New Hampshire Home Sales Up 10.7%

Sales and prices increased in New Hampshire by 10.7% and 41.7% respectively.

There were 2,514 sales in June 2021 over 2,270 in 2020 with increases in all three categories.

Prices increased by 41.7% year over year, with June coming in at $443,006 compared to $312,600 in June 2020. All three categories experienced increases in average prices.

What’s Ahead?

As interest rates continue to reside around the 3% mark and keep buying more affordable, we are going to continue to see an active market.  It’s not likely that we will see the second half of the year become balanced or the buyer’s market that we are used to before the 2020 Pandemic impacted inventory. It’s possible that interest rates may begin to increase by year’s end, so current buyers are in the best position by securing a mortgage now.  Prices continue to increase, so the low mortgage rates are essential to help maintain affordability for buyers.  Currently, rates are back down, so buyers with pre-approvals in hand may need to reach out to their lender to see if the new rates boost what they can afford.

We are seeing those “want to be sellers” who hesitated to list earlier this year start to list more and more so buyers will have more selection as we get further into summer, and will hopefully not have to compete as much to secure a home.  More selection does mean that homes will sit on the market a little longer, so buyers will need to be advised that there’s nothing wrong with the house if others aren’t lining up out the door to see it, or if the home takes longer than 48 hours to accept one of many offers.

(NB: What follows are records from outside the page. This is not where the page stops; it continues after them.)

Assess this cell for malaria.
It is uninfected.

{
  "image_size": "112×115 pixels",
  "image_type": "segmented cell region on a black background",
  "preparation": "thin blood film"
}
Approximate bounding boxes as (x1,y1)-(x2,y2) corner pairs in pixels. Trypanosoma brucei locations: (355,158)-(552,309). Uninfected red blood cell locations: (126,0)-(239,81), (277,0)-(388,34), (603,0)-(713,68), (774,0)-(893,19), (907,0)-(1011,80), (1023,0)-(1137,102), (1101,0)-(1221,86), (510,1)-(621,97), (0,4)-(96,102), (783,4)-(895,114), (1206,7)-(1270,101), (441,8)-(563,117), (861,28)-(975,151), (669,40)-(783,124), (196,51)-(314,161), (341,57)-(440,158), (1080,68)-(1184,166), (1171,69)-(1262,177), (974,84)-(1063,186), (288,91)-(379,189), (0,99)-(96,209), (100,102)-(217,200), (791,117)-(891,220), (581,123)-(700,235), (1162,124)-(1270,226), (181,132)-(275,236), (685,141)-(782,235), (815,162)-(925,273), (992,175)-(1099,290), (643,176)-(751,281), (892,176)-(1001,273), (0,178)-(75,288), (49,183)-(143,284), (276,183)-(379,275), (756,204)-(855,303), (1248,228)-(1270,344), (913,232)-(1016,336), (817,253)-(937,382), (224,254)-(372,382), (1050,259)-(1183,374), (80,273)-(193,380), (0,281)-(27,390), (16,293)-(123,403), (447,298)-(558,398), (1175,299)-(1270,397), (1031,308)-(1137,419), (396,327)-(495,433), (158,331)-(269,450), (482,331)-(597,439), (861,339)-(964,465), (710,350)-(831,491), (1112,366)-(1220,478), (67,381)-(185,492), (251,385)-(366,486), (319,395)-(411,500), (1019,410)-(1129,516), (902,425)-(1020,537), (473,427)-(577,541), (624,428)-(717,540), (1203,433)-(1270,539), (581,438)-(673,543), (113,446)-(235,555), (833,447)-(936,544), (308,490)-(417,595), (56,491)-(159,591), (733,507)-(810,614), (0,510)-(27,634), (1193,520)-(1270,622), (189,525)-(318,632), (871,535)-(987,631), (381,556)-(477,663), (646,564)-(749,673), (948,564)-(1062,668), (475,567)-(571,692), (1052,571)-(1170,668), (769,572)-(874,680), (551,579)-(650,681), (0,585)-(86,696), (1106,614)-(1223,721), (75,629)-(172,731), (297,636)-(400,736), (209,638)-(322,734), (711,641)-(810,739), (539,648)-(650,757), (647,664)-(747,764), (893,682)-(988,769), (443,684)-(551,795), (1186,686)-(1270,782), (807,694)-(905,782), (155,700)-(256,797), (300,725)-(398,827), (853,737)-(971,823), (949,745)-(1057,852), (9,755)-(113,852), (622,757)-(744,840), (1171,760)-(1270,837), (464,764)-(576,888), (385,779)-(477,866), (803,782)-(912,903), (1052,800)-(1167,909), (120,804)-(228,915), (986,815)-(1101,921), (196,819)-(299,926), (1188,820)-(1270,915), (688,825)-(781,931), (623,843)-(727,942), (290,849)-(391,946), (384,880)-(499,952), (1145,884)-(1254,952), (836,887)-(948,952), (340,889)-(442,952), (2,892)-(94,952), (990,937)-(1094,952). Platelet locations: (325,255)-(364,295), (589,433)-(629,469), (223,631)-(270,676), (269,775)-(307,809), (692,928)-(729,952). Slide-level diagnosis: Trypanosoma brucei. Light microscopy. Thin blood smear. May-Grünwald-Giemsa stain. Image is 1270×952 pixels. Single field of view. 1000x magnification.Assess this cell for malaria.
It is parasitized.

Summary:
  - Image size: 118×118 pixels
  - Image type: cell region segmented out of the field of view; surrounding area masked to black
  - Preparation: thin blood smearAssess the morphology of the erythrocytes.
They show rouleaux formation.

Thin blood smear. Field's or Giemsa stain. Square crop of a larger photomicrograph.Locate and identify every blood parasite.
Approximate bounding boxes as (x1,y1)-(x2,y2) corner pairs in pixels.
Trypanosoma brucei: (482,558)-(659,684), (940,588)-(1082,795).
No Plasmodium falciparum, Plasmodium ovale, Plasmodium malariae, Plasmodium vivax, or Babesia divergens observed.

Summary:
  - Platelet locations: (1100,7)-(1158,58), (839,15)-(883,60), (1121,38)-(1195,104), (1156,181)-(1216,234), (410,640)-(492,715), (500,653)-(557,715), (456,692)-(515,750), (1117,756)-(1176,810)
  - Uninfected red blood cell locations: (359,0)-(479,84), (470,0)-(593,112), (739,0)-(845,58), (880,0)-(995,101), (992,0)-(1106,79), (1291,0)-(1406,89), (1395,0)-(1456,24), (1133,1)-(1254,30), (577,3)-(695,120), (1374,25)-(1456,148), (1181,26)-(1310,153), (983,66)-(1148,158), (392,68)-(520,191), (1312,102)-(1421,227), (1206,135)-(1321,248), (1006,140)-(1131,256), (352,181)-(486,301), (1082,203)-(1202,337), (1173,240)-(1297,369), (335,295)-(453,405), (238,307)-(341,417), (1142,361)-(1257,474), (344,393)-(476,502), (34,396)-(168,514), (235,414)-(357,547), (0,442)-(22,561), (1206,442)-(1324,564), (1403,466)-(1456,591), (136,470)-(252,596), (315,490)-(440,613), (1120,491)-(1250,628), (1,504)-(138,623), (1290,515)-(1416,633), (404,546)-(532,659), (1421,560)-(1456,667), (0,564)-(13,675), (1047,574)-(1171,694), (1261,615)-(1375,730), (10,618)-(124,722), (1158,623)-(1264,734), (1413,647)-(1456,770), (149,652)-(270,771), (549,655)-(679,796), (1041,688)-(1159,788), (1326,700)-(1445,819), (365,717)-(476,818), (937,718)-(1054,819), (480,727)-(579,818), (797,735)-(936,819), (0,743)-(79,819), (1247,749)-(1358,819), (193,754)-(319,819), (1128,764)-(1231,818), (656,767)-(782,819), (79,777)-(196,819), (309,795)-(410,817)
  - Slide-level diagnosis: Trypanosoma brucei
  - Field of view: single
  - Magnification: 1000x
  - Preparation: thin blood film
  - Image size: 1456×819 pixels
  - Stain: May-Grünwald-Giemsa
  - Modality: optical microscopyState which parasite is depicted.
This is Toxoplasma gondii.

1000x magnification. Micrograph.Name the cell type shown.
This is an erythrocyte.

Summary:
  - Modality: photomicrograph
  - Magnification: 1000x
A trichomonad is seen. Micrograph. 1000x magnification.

Sellers are starting to have to adjust their prices more frequently, which shows that listing prices need to be based on what has sold recently and not what sold in the winter market, when inventory was tighter. The market is trying to catch up to where it would have been had COVID not put a massive wrench in the works, but it’s not quite there yet. 

Data provided by Warren Group & MLSPin for MA, and by NEREN for NH then compared to the prior year.